*CONSIGNA DE TRABAJO:*
Responde, a partir del texto sobre El gatopardo que aparece más abajo:
(a) ¿Quién rumia la esperanza de que "Estas cosas no durarán"?
(b) ¿Con qué animales compara Salina a los que los sustituirán?
(c) ¿Cómo llama la convención a quienes se harán con el poder en Sicilia tras la unificación?

*TEXTO:*
El otro, el Príncipe Salina, sabe que no ha entendido nada, que nada en el alma fósil de su isla cambiará nunca; y que eso da a su amor por esta tierra una dimensión trágica a la cual Giuseppe Tomasi di Lampedusa reviste de una majestad conmovedora: El gatopardo. Chevalley rumia su esperanza: “Estas cosas no durarán, nuestra administración, nueva ágil, moderna cambiará todo”.

Salina se abandona a la melancolía del que sabe: “Todo esto no debería poder durar; y, sin embargo, durará siempre; el siempre humano, por supuesto, un siglo, dos siglos, y luego será distinto, pero peor. Fuimos los guepardos, los leones; los que nos sustituirán serán los chacales, las hienas; y todos, guepardos, chacales y borregos, continuaremos creyéndonos la sal de la tierra”. Nada va a cambiar. Él sabe quién se hará con el poder en Sicilia tras la unificación: los mismos. La convención los llama mafia. Pero son el verdadero Estado.

*SECCIÓN DE DATOS:*
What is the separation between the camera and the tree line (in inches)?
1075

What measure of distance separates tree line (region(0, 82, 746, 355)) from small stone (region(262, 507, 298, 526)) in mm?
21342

*TAREA RESUELTA:*
(a) Chevalley.
(b) Con los chacales y las hienas.
(c) Mafia.